* Start Quoted passage *
As a result, clock cycle as the figure shown below decreases compared to the original work.

Origin:

After modified:

Analysis

We test our code using Ripes simulator

Results

  • Test data 1
Input: nums = [1,2,3,4]
Output: [244]
  • Test data 2
Input: nums = [6,5,1,3,2,1]
Output: [555555311]
  • Test data 3
Input: nums = [1,3,2,4,2,7,1,8]
Output: [344778]

Ripes print

5-stage pipelined processor

IF: instruction fetch stage


Fetch instruction from memory.
At this example, lw x12 0 x12 is in IF stage.

Current PC(Program counter) is 0x00000010, which leads to an instruction decoded as 0x00062603.
We can find out that there is a simple ALU that adds 4 to the current PC which eventually returns the next PC.
Meanwhile, current PC and PC+4 will be delivered to IFID for later use.

Noted that there is also a possibility that PC(PC Unit) receives a value from EXE stage.

ID: instruction decode/register file read stage


Read registers while decoding the instruction.
At this example, addi x12 x12 64 is in ID stage.

Decode(Decode Unit) outputs the x12 address(0x0c) for the Registers, and Registers outputs the corresponding value stored in x12 to IDEX. In this circumstance, Reg2 is unnecessary for addi operation, so we can ignore it.
Imm. unit(Immediate Generator) outputs the immediaite value, in this case, 0x00000040(32'd64) will be delivered to IDEX for later use.

Noted that target register (x12) address for storing back to the Registers, PC, and PC+4 are also delivered to IDEX.

EXE: execution stage


Execute the operation or calculate an address.
At this example, auipc x12 0x10000 is in EXE stage.

EXE stage is somewhat complicated. 4 MUXs(multiplexer) can be found.
The left two MUXs choose the source of the input registers, which can be directly come from IDEX (Reg1/Reg2) or from two different forwarding paths.
The right two MUXs choose whether the Op source comes from PC, IMM. unit or register. In this case, Op1 comes from PC, and Op2 comes from IMM. unit.
* End Quoted passage *
_Task description:_ In the pipeline walkthrough, which instruction is shown in the ID stage? The rows are taken from a separate source.
* Start Entries supplied *
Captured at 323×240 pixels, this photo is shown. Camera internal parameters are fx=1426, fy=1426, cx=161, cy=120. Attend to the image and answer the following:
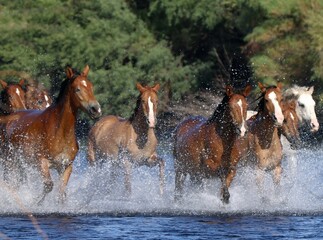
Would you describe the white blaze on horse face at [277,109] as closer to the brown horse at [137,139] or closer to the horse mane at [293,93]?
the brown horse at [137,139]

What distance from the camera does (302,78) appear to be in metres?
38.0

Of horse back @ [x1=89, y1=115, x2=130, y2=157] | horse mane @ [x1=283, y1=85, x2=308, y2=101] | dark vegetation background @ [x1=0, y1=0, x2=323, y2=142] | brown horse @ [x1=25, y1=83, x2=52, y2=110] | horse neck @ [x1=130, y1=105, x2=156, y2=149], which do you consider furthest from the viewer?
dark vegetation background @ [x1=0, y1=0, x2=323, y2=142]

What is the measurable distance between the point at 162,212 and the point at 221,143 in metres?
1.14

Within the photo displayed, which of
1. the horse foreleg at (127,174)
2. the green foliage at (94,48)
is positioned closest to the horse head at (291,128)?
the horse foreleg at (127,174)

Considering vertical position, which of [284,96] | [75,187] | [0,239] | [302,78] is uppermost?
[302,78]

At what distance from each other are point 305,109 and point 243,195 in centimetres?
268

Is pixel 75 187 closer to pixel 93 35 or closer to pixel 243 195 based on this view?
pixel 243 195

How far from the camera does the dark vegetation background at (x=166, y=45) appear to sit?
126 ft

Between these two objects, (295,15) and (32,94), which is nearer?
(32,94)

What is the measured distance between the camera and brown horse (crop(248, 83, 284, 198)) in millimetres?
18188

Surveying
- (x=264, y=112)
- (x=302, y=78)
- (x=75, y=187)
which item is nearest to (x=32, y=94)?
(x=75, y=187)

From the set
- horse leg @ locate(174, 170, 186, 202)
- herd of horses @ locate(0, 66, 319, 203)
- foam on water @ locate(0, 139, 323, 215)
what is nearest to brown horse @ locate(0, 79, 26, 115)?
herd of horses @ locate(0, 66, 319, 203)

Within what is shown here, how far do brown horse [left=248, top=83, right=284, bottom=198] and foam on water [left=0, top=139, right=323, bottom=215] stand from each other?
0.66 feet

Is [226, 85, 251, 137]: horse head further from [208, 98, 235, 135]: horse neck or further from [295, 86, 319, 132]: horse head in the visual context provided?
* End Entries supplied *
_Result of the exercise:_ addi x12 x12 64